Cuando se habla de simuladores de vida, la mayoría piensa en control, planificación y rutinas. Sin embargo, Tomodachi Life: Una vida de ensueño juega en otra liga. Aquí no hay una vida perfecta ni objetivos tradicionales: hay caos, humor y situaciones tan absurdas que terminan siendo irresistibles.
Desde su lanzamiento en Nintendo Switch, el juego ha recuperado la esencia que hizo especial a la saga en Nintendo 3DS, pero la ha ampliado con nuevas herramientas que multiplican las posibilidades. El jugador crea personajes Mii —desde amigos hasta celebridades inventadas— y los introduce en una isla donde todo puede pasar.
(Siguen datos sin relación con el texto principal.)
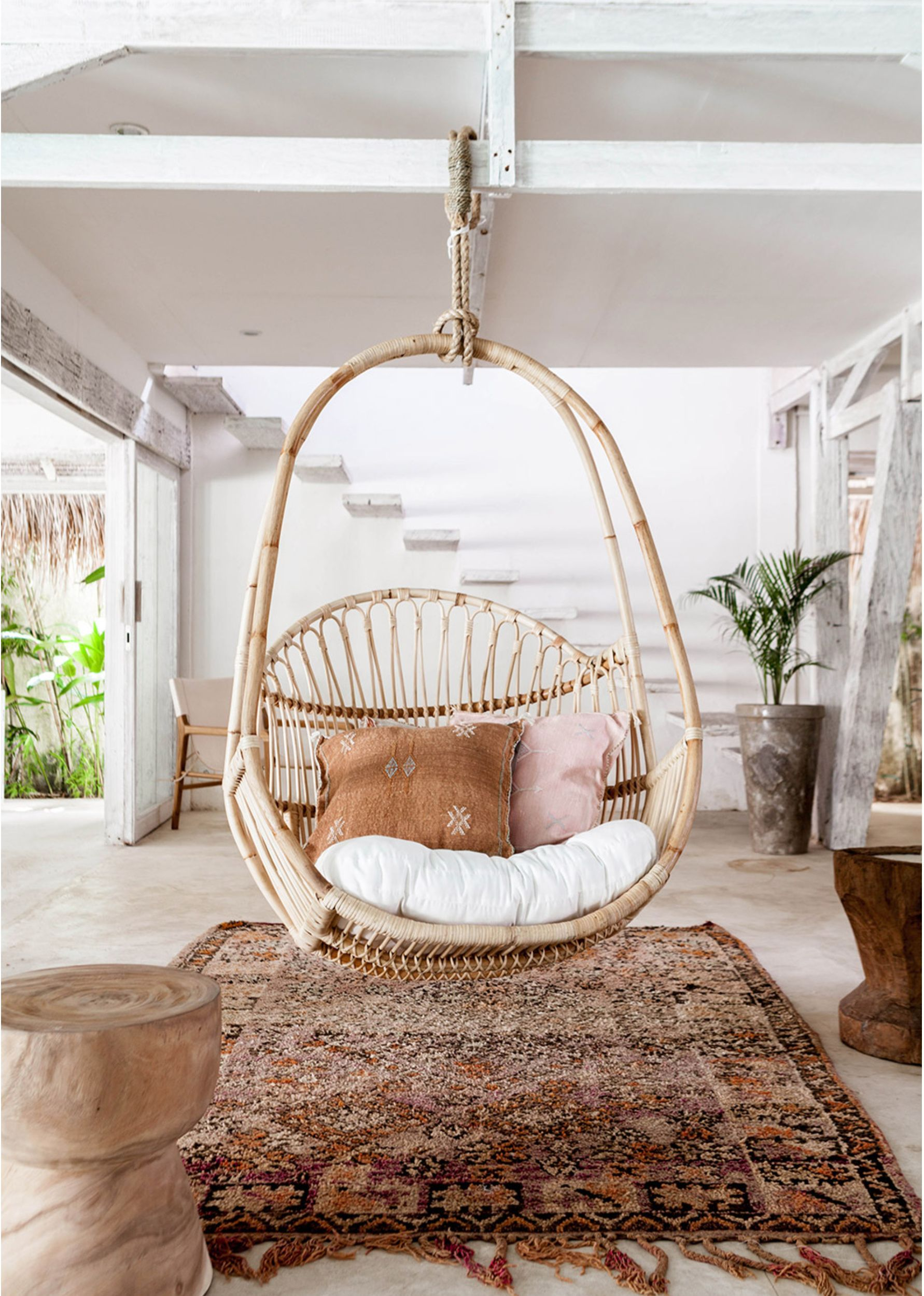17 Stylish Boho Egg Chairs for Chic Patio Vibes - Pursuit ...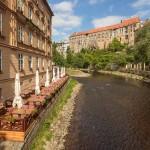 El río Moldava junto al castillo y una terraza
Lo interesante no es lo que haces tú, sino lo que hacen ellos. Los Miis discuten, se enamoran, cantan, sueñan cosas surrealistas o protagonizan momentos completamente inesperados. Esa imprevisibilidad es el corazón del juego.
La clave está en el equilibrio entre control y libertad. Puedes influir en sus vidas —regalar objetos, sugerir cambios, intervenir en conflictos—, pero nunca tienes el control total. Esa sensación de “dejar que el juego respire” es lo que lo diferencia de otros simuladores.
Ese es el verdadero atractivo del juego: cada partida es diferente. No hay dos islas iguales, porque todo depende de los personajes que crees y de cómo evolucionen sus relaciones.
La gran mejora de esta entrega está en la personalización. Ahora los Miis pueden definirse con mucha más profundidad, incluyendo identidad de género no binaria y preferencias románticas abiertas. Esto no solo amplía la representación, sino que también genera más combinaciones posibles de relaciones, lo que hace que cada partida sea distinta.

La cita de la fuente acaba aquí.